● Things to do:
1 – List every remote control program that the newsgroup thread names as the writer's pick for a particular kind of use.
2 – Echo the newsgroup thread's passage that opens with the words containing "Worse yet, these" and closes with "would pick TB2.".
3 – According to the newsgroup thread, what was paid for the bundled NetBarrier app?

● Excerpted passage:
####################

10) Full control over number of screen colors, from none to millions.

11) Full support for file permission system, Fast-User-Switching, and
almost everything else on a Mac, with the exception of no audio in or
out on the remote Mac or PC. Even running Terminal sessions on the
remote Macs works fine.
I would imagine that low level stuff like Single-User-Mode will not
work, however.



Okay, in summary I think that all the available remote control programs
have their strong points and weak points. It is a shame that we have
to "pick" just one, in order to save money and disk space.

Worse yet, these programs won't talk to each other.

If I were "administering" large numbers of Macs, I would pick ARD.

If I wanted to operate on the maximum number of OSs, I would pick VNC.

If I wanted Mac and PC cross-platform personal computer usage with a
goodly amount of features, speed, and easy install/setup/operate, then
I would pick TB2.

'course, it would be ideal to have all three of the above RC app's on
my Mac, if I had the money and time to play with them.


BTW, thanks for clarifying the terms "server" and "client", especially
the part about a server being something that responds to client
requests.

Mark-
Walter Bushell
2005-04-22 03:25:17 UTC
Permalink
Post by Mark Conrad
Post by Chris Moore
You seem to have this 'all or nothing' approach to things. No one ever
went from zero to genious in one step.
Well I am getting somewhat discouraged. (with myself)
Like someone here once said, I have been at this for some time now,
without hardly anything to show for it.
(ever since OS 10.0, whenever that was)
I can't claim newbie status anymore, however every time I hear Unix
experts out there discussing any subject, I feel lost because I can't
follow their discussions at all.
(the recent SSH thread, for example)
What happened to the concept that computers were supposed to make
things simple for us?
Excuse the bitchin'. I realize as much as anyone that to use the
present OSX to full advantage, that one has to bury one's self in Unix
for 20 years, learning slowly by osmosis, because there is _no_ easy
way to learn Unix, at least as far as learning how to use Terminal
commands is concerned.
Post by Chris Moore
Post by Mark Conrad
4) Next, I bought a "NetBarrier" bundled app' for $100, which is
advertised as an easy to setup alternative to OSX's builtin firewall.
I will see just how easy it is to set up, once it arrives.
I had it in the OS 9 days. Default configuration will probably be
adequate for starters. As you learn more you can configure it more.

####################

● Information shown:
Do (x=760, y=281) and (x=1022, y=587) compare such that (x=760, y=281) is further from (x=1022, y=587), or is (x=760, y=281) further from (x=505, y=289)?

####################

● Solution list:
1 – ARD, VNC, TB2

2 –
Worse yet, these programs won't talk to each other.

If I were "administering" large numbers of Macs, I would pick ARD.

If I wanted to operate on the maximum number of OSs, I would pick VNC.

If I wanted Mac and PC cross-platform personal computer usage with a
goodly amount of features, speed, and easy install/setup/operate, then
I would pick TB2.

3 – $100